Talking of maps, it should be noted that Iran is also trying to establish borders with Israel, in Syria and via its proxy in Lebanon.

ALONGSIDE THE physical battles being fought on the ground, there is also a virtual battle for hearts and minds being conducted via social media, particularly TikTok. It makes it harder to determine the facts from the fake news. The “Ghost of Kyiv,” an anonymous ace aviator who supposedly downed six Russian planes, was swiftly shot down when it became known this was footage from a video game. I have also seen images of a young Ahed Tamimi, the blonde Palestinian girl who earned the name Shirley Temper for trying to provoke Israeli soldiers on film, converted into a brave Ukrainian resistance fighter shouting at Russian soldiers. (In real life, Russian forces would not show the restraint of the IDF soldiers.)

Misinformation and disinformation are dangerous, and Putin, whose iron fist controls the Russian media, employs them to fire up his citizens, using Nazi imagery to demonize Ukraine without a hint of irony.

Zelensky, who has gone from being virtually unknown on the global stage to a hero, knows how to use social media, particularly to appeal to the younger generation. While Putin staged a stiff conversation with his foreign minister across a humongous office table, Zelensky literally proved his staying power by providing regular clips outdoors showing he was going nowhere, and was willing to fight.

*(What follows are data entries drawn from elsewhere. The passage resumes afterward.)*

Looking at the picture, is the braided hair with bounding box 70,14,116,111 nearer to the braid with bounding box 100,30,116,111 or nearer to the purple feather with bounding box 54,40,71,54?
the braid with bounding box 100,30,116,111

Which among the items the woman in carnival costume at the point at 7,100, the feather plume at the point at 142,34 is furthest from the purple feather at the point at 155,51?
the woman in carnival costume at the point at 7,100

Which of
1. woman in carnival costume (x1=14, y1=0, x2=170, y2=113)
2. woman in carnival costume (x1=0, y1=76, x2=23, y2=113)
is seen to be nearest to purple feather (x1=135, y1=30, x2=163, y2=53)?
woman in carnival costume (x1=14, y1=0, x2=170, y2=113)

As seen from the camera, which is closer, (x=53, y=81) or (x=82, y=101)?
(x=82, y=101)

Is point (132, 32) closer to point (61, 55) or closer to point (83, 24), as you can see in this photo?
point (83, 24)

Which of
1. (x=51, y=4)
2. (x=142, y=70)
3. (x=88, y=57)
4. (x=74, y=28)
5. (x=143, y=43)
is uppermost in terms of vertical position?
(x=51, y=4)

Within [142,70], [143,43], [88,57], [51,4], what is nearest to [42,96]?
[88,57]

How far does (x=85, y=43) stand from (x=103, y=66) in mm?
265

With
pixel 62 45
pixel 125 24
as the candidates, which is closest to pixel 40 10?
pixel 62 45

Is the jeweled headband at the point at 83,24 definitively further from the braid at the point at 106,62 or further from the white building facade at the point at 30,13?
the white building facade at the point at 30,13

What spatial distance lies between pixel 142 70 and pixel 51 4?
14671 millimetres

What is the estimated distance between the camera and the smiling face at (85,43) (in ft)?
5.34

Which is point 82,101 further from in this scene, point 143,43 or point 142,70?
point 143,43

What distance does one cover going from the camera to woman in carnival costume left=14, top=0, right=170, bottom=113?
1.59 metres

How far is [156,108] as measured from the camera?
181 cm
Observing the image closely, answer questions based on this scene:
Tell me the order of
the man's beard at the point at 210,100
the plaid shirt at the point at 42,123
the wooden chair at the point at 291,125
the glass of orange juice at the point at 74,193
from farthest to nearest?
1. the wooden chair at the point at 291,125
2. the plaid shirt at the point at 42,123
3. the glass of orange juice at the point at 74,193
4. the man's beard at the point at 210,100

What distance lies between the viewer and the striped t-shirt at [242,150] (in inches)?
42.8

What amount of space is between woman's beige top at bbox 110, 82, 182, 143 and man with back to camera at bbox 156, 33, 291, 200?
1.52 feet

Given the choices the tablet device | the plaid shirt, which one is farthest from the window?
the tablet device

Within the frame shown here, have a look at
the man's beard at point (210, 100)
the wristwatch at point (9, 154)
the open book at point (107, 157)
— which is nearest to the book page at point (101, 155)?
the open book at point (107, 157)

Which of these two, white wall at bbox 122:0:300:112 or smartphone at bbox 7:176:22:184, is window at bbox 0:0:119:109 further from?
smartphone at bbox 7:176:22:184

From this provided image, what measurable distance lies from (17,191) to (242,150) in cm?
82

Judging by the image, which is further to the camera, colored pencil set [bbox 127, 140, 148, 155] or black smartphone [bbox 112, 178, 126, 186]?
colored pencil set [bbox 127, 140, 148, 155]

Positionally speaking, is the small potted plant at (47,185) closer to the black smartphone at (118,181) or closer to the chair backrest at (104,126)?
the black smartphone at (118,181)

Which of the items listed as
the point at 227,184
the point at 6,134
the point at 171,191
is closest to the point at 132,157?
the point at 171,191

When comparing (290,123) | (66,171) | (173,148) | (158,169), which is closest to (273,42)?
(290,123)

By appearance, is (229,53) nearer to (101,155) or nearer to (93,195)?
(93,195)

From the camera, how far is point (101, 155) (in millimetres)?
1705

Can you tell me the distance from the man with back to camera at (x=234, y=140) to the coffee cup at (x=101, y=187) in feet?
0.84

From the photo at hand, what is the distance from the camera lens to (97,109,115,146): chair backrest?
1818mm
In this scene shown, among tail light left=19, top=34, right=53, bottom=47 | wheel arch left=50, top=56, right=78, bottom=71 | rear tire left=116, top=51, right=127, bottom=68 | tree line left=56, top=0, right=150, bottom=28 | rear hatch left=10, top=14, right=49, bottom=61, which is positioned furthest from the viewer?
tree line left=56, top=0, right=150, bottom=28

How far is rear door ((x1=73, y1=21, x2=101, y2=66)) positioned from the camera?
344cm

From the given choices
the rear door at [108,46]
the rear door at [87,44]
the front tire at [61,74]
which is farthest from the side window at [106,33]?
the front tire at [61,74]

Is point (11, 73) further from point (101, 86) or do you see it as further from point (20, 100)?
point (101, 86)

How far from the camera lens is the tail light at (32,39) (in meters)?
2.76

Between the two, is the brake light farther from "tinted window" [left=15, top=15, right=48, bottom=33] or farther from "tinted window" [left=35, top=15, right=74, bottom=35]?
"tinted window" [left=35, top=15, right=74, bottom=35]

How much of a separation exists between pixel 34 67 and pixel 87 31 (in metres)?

Much has been made of the fact that Zelensky was formerly a comedian who played the role of president before become head of state (the only Jewish president outside of Israel.) The truth is of course a little more complex. He ran his own multimillion-dollar production company and is no joke. 

When the US offered the Ukrainian president a chance to escape the capital under attack, Zelensky replied: “The fight is here; I need ammunition, not a ride.” 

It was an important message. Whatever happens, the world will emerge, not like a beautiful butterfly, but battle-scarred. Don’t stand behind Ukraine. Stand with it.